Copy every line from the data below in which the string "when" can be found.

Records from a data source -

- Opening Delimiter -

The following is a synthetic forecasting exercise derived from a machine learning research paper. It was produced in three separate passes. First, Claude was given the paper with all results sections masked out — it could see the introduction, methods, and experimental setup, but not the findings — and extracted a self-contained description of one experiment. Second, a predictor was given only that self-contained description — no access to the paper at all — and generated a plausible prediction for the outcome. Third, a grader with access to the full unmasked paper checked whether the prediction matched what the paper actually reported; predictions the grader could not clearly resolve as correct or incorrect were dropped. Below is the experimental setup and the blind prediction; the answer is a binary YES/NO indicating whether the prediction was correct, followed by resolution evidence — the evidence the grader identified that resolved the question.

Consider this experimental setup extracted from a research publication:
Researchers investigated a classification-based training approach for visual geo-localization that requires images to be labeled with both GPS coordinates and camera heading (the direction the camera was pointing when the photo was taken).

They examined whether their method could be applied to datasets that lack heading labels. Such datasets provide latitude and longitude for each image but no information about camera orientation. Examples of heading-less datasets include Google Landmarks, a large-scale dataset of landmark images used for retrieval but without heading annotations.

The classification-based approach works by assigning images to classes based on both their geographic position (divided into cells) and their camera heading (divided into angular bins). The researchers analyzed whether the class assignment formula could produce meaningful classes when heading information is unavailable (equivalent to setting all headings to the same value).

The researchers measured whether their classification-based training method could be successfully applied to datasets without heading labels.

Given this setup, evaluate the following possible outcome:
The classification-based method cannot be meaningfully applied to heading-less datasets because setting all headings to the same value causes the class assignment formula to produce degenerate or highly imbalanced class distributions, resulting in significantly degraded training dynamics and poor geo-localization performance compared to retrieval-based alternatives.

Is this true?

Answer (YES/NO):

- Closing Delimiter -

RESPONSE TO THE EXERCISE -
Researchers investigated a classification-based training approach for visual geo-localization that requires images to be labeled with both GPS coordinates and camera heading (the direction the camera was pointing when the photo was taken).
The classification-based approach works by assigning images to classes based on both their geographic position (divided into cells) and their camera heading (divided into angular bins). The researchers analyzed whether the class assignment formula could produce meaningful classes when heading information is unavailable (equivalent to setting all headings to the same value).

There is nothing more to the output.